Credit where it's due, "James" is an ambitious choice for any theater group without a budget of millions of dollars at their disposal. In telling its whimsical tale, the show calls for puppetry, detailed costumes and elaborate sets, and while these aspects aren't exactly requirements, they do help things considerably. Here, the minimized props and sets force cast and crew to rely on some imaginative staging that's occasionally a bit too imaginative, leading to several scenes in which characters have to explain exactly what's supposed to be happening. The results seemed to perplex several of the children seated near me. Still, the performances are spirited, and the bright, colorful production design is fun.
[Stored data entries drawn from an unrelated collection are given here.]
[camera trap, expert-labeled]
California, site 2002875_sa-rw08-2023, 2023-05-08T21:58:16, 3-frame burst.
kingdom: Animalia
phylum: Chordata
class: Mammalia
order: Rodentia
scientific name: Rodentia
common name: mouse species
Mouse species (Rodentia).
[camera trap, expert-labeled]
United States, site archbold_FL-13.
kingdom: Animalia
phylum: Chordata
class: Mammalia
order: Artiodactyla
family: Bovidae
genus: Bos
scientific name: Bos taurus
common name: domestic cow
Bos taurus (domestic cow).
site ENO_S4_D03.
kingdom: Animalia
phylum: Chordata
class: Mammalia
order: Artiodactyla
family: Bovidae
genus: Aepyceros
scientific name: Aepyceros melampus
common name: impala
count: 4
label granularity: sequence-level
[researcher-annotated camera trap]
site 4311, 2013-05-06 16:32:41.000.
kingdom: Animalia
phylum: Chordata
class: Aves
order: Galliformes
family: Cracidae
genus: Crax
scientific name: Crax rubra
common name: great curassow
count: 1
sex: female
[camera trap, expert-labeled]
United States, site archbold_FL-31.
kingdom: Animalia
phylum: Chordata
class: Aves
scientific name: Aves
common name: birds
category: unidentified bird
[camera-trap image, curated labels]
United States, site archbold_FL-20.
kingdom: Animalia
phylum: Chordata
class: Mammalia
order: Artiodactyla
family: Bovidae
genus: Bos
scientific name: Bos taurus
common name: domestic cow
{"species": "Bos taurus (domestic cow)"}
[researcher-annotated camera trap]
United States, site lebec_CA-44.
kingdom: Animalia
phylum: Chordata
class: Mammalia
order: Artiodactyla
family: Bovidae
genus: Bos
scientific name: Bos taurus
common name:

If you're looking for a Fringe show for the entire family, "James" makes for a pleasant diversion.
"James and the Giant Peach: The Musical" will be performed again on Monday, September 21, at 7 p.m.; Thursday, September 24, at 7 p.m.; and Saturday, September 26, at 2:30 p.m. School of the Arts' Allen Main Stage Theatre. $16. Appropriate for all ages.
Back in 1988, before "The West Wing" and his Oscar win for "The Social Network," writer Aaron Sorkin took a crack at live theater. Along with "A Few Good Men" (which is on stage at Blackfriars Theatre) Sorkin also wrote the one-act Hollywood satire "Hidden in this Picture." Rochester Community Players is performing the play, about a director (Bobby, played by Jeffery Jones) and writer (Jeff, portrayed by Patrick White) team in the midst of shooting their first feature film.
Their movie, an existential war movie about disillusioned marines stationed in Guam, is three weeks behind schedule and $6.5 million over-budget. But now all that's left to complete is the final shot of the film -- an elaborate, 11-and-a-half-minute single take featuring 694 extras running down a hill, timed to coincide with the setting sun. Every detail of the shot is worked out, and all that needs to happen is to let the cameras roll. Then three cows meander into the middle of the director's perfectly-composed frame. Hilarity ensues, and the subsequent breakdown leads Bobby and Jeff to reevaluate their careers, their professional and personal relationship, and the compromises that are required to make a living in the arts. With its bare-bones staging, the focus is all on the acting, and this production features some of the best performances I've seen at the Fringe thus far. Each member of the small ensemble (rounded out by Eddie Coomber and Mark Casey as a dim assistant director and frazzled manager, respectively) get their moment to shine. A small, "Hidden" gem in the Fringe lineup.
"Hidden in this Picture" will be performed again on Saturday, September 26, on the TheatreROCS stage. 6 p.m. $10. Appropriate for ages 13 and older.